What you will do
Write out the listing exactly, dropping any picture it contains.

Input material
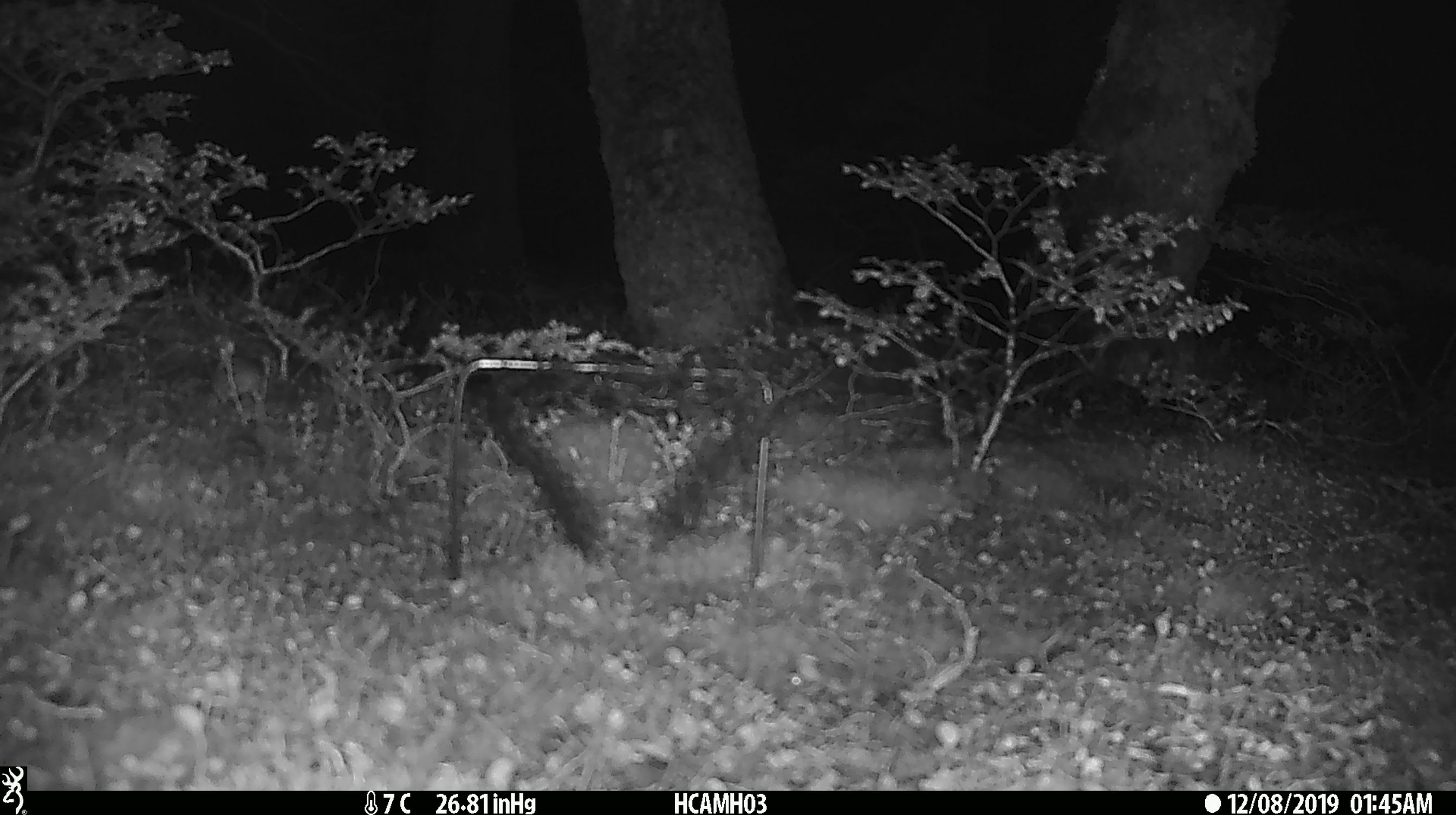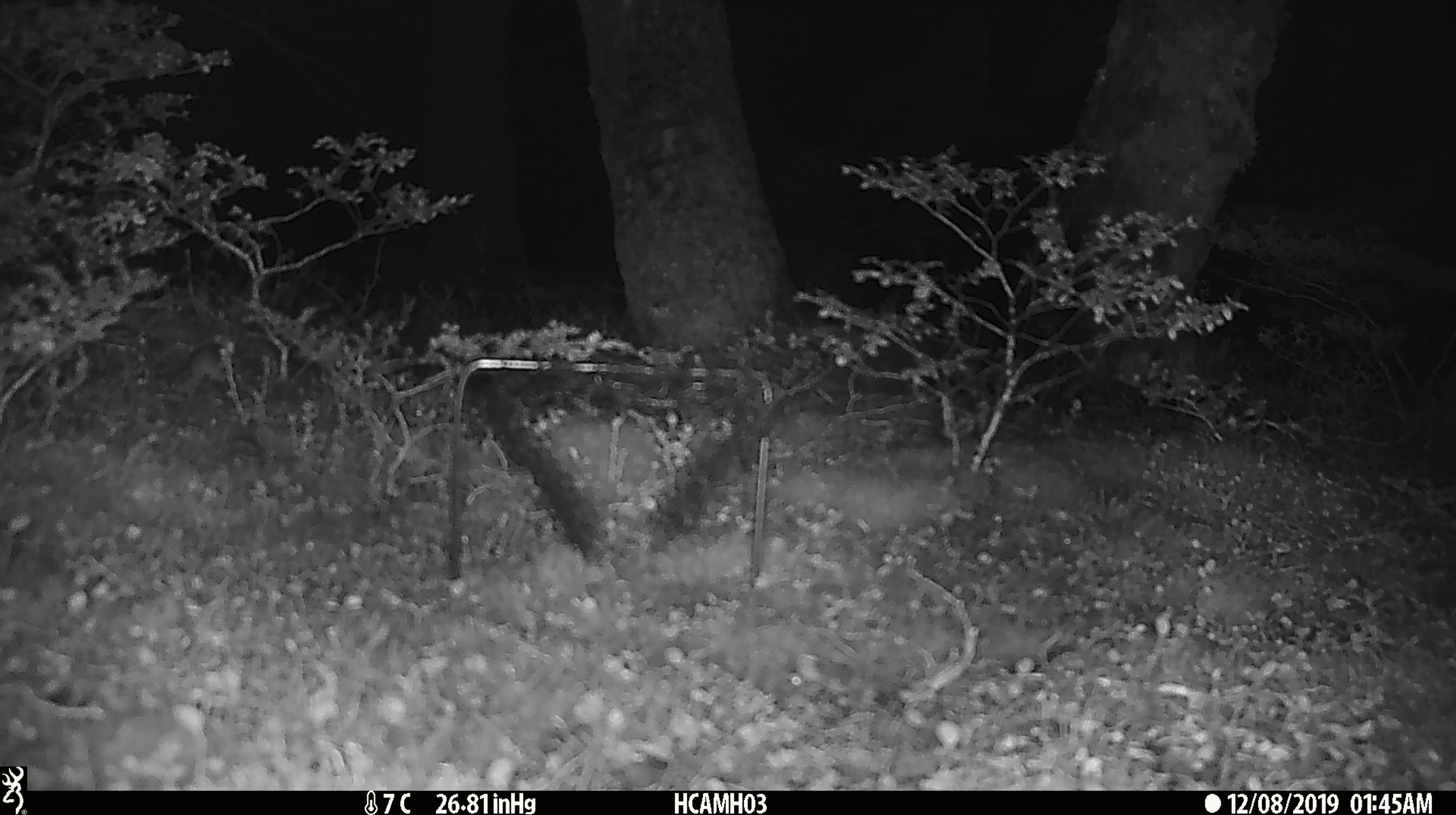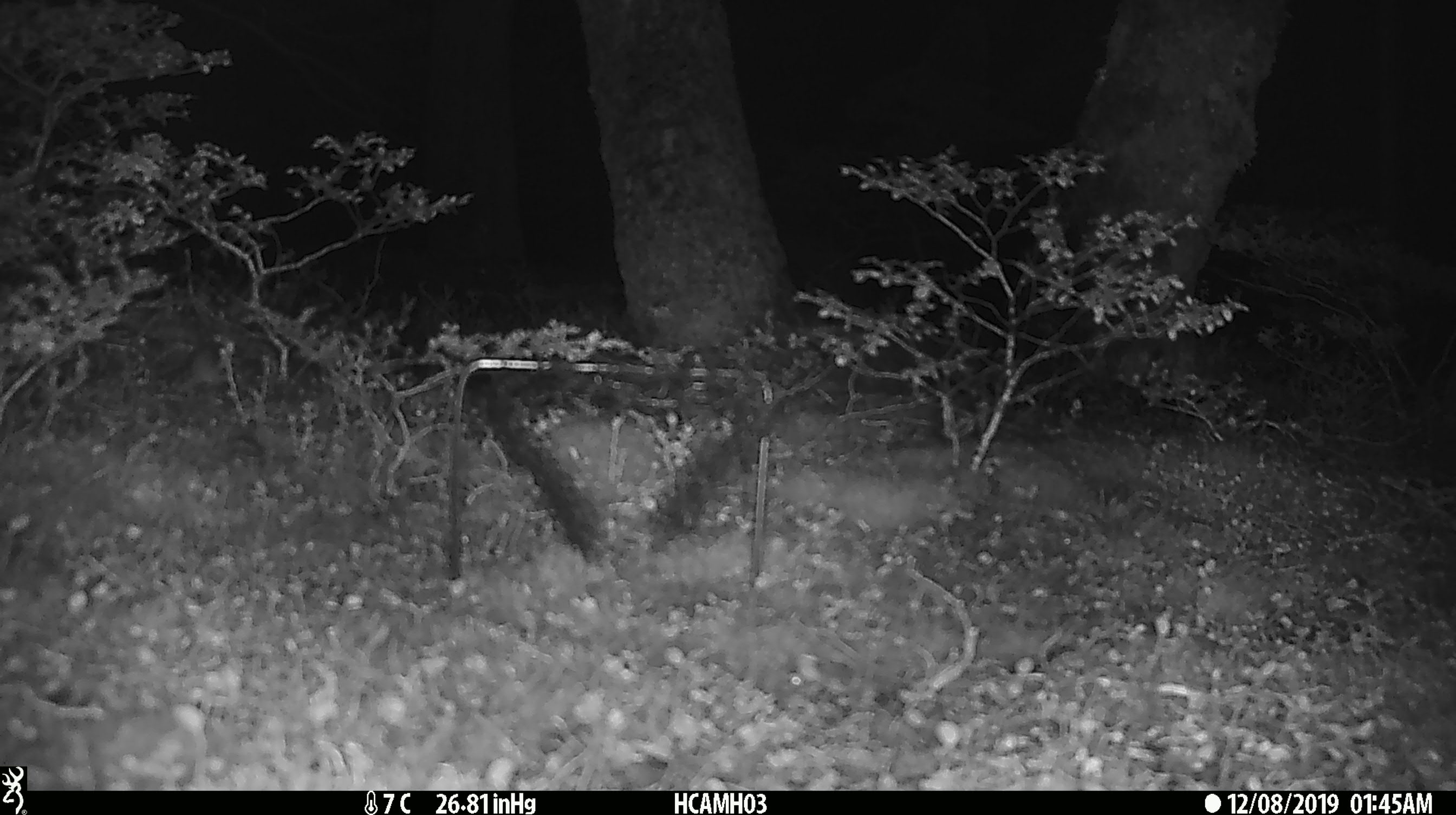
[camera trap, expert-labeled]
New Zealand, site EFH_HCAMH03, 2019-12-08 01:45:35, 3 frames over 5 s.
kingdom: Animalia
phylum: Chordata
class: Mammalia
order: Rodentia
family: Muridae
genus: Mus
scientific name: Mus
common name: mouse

Solved problem
[camera trap, expert-labeled]
New Zealand, site EFH_HCAMH03, 2019-12-08 01:45:35, 3 frames over 5 s.
kingdom: Animalia
phylum: Chordata
class: Mammalia
order: Rodentia
family: Muridae
genus: Mus
scientific name: Mus
common name: mouse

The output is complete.